Управляющий опешил от неожиданности, отступил назад, потоптался на тряпке и, капризно скривив губы, кивнул в сторону женщины:

– Это кто?

Нинэль только зацепи. Ей до лампочки, - кто перед ней: директор, управляющий или сам министр.

– Конь в пальто, родитель ты мой! Не барское, чай, время на людей, как на мух, пальцем тыкать. Чё зенки-то раззявил свои поросячьи? Тут тебе не совхоз! Это тебе не доярок на ферме щупать!

Бедный мужик даже рот открыл от такого бешеного напора.

– Не по-о-ня-л… Тут начальник-то есть, или у вас уборщицы командуют?
 
А, надо сказать, что судьба-злодейка именно меня в тот день оставила за старшего. Груздев, как назло, был то ли в командировке, то ли в лесу, - не помню.

Кое-как утихомирив и выпроводив уборщицу, приступили мы с управляющим к неприятным разборкам. Я долго слушал горячий монолог, из которого понял только то, что подобными «действиями» подрываем мы его драгоценный авторитет, а у него не одна сотня подчинённых, которые будут теперь если и не пальцем показывать, то уж дома, на кухнях, перемоют ему все косточки наверняка. А что касается наших «веников», которых рядом, в тайге – ломать, – не переломать, то он может поставить бригаду, чтоб навтыкали взамен потравленных «с х… тучу». И дело вовсе не в размере штрафа, а в том пренебрежении его авторитетом, который так беспардонно выказал «этот лодырь и браконьер» Лёнька Попов.

Короче, виноваты мы были с головы до ног во всех проблемах сельского хозяйства, и, если бы не лесная охрана, то резко возросли бы надои молока, и даже повысилась яйценоскость кур в совхозе.

К концу монолога я показался себе  таким маленьким, что готов был спрятаться между чернильницей и пресс-папье, стоящими на зелёном сукне старенького, но крепкого ещё письменного стола. Странным показалось управляющему и то, что я, выглянув из-за чернильницы, отказался от предложенного телёнка за уничтожение злополучного акта.
Мечтая быстрее отделаться от назойливого посетителя, я в нескольких словах объяснил ему, что, при всём желании, избавиться от документа уже нельзя, – он зарегистрирован в прошнурованной и пронумерованной книге. Управляющий смотрел на меня своими маленькими глазками, венчавшими полные, розовые щёки с красными крапинками лопнувших капилляров, моргал белесыми ресницами и, видно было, ничего не мог понять: какая книга? какие шнуры и нумера? И, если к телёнку добавить ещё и поросёнка, почему же нельзя, в конце концов, собрать до кучи все эти подлые бумаги и книги, свернуть их в трубочку и шваркнуть в растопленную печь? Нельзя? Как нельзя? Почему? Да ты же, урод, специально хочешь меня подставить вместе со всеми своими «шнурами» и «нумерами», и с этим лодырем Лёнькой, которому всё равно я жизни не дам!..

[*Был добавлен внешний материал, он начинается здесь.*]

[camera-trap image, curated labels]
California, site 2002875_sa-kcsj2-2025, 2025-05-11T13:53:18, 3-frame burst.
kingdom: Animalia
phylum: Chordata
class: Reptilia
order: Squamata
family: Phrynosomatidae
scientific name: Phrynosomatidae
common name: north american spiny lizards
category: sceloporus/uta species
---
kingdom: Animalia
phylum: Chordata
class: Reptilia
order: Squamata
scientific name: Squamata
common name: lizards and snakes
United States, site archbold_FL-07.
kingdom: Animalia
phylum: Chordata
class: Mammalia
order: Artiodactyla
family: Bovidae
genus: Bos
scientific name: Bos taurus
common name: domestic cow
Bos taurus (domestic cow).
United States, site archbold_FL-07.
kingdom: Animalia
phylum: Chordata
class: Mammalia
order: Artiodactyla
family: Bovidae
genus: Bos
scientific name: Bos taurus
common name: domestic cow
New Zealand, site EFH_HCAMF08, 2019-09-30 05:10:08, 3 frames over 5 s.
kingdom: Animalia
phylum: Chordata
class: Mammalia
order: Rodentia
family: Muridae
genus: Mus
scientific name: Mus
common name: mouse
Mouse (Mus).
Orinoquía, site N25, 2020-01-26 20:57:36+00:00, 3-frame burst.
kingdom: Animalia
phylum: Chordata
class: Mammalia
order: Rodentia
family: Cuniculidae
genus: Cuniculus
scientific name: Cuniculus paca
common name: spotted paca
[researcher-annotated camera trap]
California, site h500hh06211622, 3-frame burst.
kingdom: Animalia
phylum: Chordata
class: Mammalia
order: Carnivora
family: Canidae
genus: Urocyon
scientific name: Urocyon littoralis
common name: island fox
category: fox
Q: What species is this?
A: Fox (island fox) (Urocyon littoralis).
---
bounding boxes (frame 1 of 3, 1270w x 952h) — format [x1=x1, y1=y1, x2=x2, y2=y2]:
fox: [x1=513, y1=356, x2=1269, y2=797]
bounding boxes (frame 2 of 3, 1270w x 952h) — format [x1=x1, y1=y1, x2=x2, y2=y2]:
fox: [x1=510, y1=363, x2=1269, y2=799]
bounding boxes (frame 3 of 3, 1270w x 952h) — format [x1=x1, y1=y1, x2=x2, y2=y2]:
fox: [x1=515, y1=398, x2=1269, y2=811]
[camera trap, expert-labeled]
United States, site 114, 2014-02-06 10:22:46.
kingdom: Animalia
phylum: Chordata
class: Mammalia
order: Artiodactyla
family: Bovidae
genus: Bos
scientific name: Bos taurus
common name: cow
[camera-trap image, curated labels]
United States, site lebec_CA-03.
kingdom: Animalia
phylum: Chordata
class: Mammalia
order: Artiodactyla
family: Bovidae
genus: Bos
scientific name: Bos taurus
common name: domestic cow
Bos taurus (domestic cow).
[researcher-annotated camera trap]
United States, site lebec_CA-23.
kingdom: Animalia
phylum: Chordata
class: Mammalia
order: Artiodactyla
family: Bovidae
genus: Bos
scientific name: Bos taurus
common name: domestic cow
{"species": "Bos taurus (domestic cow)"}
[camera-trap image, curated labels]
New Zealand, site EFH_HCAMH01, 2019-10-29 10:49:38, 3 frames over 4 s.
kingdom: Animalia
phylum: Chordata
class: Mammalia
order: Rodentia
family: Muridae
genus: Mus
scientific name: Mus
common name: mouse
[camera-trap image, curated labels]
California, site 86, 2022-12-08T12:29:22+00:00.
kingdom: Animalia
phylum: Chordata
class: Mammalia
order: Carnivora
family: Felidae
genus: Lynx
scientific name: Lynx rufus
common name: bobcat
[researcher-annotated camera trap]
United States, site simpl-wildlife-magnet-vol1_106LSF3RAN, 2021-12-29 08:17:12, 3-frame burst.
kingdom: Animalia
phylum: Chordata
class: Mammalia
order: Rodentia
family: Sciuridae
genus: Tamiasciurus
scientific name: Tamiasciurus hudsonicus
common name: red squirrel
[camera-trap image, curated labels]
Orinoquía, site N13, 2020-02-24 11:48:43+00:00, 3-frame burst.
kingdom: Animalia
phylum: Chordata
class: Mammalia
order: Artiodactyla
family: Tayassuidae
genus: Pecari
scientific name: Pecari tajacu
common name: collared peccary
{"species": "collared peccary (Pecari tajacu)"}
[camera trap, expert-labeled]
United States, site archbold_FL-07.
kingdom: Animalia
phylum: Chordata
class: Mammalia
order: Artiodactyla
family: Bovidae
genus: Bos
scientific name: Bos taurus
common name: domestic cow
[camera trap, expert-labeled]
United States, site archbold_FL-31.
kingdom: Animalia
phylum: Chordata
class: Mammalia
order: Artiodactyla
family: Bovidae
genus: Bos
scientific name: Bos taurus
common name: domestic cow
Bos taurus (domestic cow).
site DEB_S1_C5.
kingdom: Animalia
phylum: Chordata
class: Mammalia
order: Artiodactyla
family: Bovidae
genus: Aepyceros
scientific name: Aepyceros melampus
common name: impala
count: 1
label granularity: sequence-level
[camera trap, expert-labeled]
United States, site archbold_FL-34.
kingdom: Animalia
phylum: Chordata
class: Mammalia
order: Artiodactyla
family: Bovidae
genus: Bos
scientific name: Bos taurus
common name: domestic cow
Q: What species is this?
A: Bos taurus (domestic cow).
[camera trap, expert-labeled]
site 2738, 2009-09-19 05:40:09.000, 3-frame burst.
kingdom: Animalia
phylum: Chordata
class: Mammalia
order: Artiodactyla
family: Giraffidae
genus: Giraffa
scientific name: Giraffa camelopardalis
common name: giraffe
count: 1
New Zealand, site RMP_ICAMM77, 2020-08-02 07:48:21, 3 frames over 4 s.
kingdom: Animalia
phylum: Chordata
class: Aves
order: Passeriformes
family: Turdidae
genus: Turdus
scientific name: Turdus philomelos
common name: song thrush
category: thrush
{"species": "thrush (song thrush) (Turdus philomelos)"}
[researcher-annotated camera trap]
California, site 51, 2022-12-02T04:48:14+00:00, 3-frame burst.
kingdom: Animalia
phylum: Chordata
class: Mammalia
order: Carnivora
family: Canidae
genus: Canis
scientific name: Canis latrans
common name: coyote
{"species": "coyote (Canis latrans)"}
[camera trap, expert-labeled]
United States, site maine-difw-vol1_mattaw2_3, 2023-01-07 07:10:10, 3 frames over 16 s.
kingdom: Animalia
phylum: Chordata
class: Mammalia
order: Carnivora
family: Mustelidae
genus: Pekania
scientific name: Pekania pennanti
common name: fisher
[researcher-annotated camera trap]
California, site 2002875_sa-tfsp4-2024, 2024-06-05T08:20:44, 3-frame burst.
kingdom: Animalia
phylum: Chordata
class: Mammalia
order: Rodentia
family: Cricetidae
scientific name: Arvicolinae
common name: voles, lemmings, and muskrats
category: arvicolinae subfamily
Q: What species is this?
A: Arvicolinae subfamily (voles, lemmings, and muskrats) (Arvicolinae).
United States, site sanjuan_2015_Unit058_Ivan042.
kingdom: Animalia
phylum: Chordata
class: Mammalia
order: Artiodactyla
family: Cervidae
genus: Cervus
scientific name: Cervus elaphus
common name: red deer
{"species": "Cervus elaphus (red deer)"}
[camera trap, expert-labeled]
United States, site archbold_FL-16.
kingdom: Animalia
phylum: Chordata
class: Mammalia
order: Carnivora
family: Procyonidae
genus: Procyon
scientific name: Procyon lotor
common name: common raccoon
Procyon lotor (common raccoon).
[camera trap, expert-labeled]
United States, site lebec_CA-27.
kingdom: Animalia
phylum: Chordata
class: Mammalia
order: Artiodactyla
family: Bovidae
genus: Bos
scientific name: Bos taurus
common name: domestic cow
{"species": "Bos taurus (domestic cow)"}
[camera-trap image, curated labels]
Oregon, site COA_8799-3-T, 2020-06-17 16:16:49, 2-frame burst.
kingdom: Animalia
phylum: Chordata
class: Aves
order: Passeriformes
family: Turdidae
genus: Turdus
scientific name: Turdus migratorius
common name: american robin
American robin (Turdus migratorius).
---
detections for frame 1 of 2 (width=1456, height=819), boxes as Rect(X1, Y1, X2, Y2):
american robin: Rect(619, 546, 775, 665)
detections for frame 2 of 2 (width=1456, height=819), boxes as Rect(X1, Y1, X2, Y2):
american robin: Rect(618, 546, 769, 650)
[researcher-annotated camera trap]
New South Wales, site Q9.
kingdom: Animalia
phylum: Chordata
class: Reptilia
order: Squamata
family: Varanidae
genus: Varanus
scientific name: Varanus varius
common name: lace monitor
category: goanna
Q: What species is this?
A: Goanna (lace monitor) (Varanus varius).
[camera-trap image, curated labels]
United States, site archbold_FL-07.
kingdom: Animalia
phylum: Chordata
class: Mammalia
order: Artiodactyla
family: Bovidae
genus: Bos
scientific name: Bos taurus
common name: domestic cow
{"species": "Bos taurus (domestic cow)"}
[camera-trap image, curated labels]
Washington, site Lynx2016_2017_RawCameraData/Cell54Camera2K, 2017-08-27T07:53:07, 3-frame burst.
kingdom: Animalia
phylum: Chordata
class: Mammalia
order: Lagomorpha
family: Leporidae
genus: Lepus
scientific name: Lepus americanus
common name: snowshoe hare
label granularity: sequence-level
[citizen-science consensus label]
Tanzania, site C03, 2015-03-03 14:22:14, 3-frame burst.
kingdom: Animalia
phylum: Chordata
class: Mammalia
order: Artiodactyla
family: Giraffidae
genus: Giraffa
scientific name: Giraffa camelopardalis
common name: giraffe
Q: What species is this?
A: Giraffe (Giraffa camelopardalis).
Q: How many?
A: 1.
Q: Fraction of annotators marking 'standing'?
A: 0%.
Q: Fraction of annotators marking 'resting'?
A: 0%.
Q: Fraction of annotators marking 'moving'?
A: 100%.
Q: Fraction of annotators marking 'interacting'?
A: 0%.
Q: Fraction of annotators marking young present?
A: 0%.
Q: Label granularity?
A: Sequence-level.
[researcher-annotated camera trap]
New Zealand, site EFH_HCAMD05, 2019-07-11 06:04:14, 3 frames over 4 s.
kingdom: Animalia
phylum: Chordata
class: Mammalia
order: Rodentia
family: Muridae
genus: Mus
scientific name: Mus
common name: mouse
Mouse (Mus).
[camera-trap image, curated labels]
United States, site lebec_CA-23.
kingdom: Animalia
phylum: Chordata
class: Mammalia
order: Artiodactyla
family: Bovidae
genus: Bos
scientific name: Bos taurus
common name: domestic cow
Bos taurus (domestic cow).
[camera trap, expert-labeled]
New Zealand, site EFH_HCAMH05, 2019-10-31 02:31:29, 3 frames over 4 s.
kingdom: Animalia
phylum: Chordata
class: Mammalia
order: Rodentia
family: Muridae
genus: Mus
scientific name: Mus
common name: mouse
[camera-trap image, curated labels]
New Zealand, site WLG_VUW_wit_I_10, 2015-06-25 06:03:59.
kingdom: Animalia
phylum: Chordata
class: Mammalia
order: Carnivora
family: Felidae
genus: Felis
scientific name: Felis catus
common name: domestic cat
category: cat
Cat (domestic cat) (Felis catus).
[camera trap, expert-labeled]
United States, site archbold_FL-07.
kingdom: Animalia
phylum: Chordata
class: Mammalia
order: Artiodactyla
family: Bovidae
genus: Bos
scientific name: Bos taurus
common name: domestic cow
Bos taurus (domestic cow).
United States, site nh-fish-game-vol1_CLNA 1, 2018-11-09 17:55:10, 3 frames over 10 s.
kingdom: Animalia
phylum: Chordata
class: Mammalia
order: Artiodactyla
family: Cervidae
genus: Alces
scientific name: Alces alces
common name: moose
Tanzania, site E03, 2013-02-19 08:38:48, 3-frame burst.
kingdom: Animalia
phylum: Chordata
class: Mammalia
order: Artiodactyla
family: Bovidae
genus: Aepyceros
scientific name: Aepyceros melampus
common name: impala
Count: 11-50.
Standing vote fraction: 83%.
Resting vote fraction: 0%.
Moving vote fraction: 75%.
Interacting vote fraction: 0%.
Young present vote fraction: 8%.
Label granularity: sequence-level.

Что из пересказанного было произнесено вслух, а что читалось в его разъярённых глазах – теперь уже и не вспомнить. Главное – не это, а то, что разговор, слава Богу, подходил к концу. Осознав, что атака захлебнулась, и телята с поросятами останутся доживать свой унылый век на скотном дворе, управляющий красиво ретировался. Надо отдать  должное – прощальная фраза у него получилась эффектной:
 
– Там, где делами заправляют уборщицы, мне договариваться не с кем и не о чем! Желаю здравствовать и… помнить про меня.

Мужик вышел, прикрыв дверь так, что вздрогнули стены.